Nel frattempo, le previsioni sono state smentite al ribasso in Germania. La produzione industriale tedesca a dicembre è diminuita del 3,1% su novembre e del 3,9$ su base annua. Nell’intero 2022, ha segnato -0,6%. Rispetto al mese precedente, beni strumentali invariati. In altre parole, l’economia tedesca senza il gas a basso costo dalla Russia sta implodendo.
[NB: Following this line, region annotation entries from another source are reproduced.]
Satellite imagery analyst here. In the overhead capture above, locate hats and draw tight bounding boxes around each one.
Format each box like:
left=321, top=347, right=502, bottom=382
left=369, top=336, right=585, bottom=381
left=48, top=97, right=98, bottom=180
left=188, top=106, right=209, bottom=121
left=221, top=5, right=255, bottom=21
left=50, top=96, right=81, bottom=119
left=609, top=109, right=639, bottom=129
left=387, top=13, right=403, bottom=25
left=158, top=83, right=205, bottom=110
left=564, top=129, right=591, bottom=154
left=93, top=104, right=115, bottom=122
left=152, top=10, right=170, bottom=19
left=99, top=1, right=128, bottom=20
L’economia italiana, abituata a galleggiare da una crisi all’altra ormai da decenni, si sta rivelando molto più “resiliente” delle previsioni, per usare un termine in auge in questa fase.

Scadere nel revanchismo è facile e sarebbe un errore.

La Germania ha visto salire gli stipendi in termini reali tra il 1990 e il 2020 del 33,70%, cioè alla media annua dell’1%. Pur non essendo un dato estremamente entusiasmante, non c’è raffronto con il -2,9% dell’Italia. Un lavoratore del Bel Paese praticamente guadagna in termini reali meno di quando ospitammo i mondiali di calcio per l’ultima volta. Sullo stesso PIL c’è da mettersi le mani nei capelli: tra il 2007 e il 2019, quello italiano era diminuito di oltre il 4% reale contro il +15% messo a segno dalla Germania.

E vogliamo parlare dell’occupazione? Lavorano più di 3 tedeschi su 4 in età lavorativa contro il 60,5% degli italiani. Le distanze restano ampie, ma le ultime tendenze che stanno emergendo dai dati macro vedono l’economia italiana tentare un inaspettato recupero. E’ come se dinnanzi alle difficoltà confermassimo la nostra capacità di trasformare un male in una ciambella di salvataggio. L’economia tedesca probabilmente è stata fin troppo a lungo abituata alla pacchia da non riuscire a reagire al primo imprevisto.

Boom export e fiducia imprese

C’è molto più di concreto di quanto pensiamo in questa affermazione. Le crisi, schumpeterianamente parlando, comportano costi e sofferenze, ma l’altra faccia della medaglia è che creano opportunità. Se superi un’avversità, diventi più forte. Soprattutto, durante una crisi le imprese meno efficienti chiudono e sul mercato rimangono le più forti. Sono quelle più capitalizzate, innovative, capaci di trovare quel colpo di genio per farsi strada, le più affamate di successo, le più snelle ed efficienti. Chi vive nella bambagia, non è indotto a ristrutturarsi, a tagliare i costi superflui, a ripensare al suo modo di produrre. Magari non sta (ancora) succedendo tutto questo, ma c’è di vero che nell’anno passato le esportazioni italiane hanno toccato il record stimato in 650 miliardi, di cui 60 relativi all’agroalimentare.

Gli stessi dati sul mercato del lavoro attestano il recupero in corso dell’economia italiana. Cresce il numero degli occupati, a testimonianza del fatto che gli italiani le opportunità, quando ci sono, le colgono. A gennaio, la fiducia tra le imprese è migliorata, tra le famiglie è peggiorata. Ma sono le prime ad avere generalmente il polso della situazione in anticipo di qualche mese, avendo maggiore contezza dei costi di produzione. Le seconde accusano ancora, invece, il colpo del caro bollette. Anche il Fondo Monetario Internazionale intravede una crescita, pur solo dello 0,6%, per l’Italia quest’anno. Ad ottobre, paventava una leggera flessione del PIL. Non va certamente tutto bene, ma per la prima volta dopo tanto tempo possiamo affermare senza una qualche malafede che non va più tutto male. Abbiamo smesso di sostare nei bassifondi delle classifiche.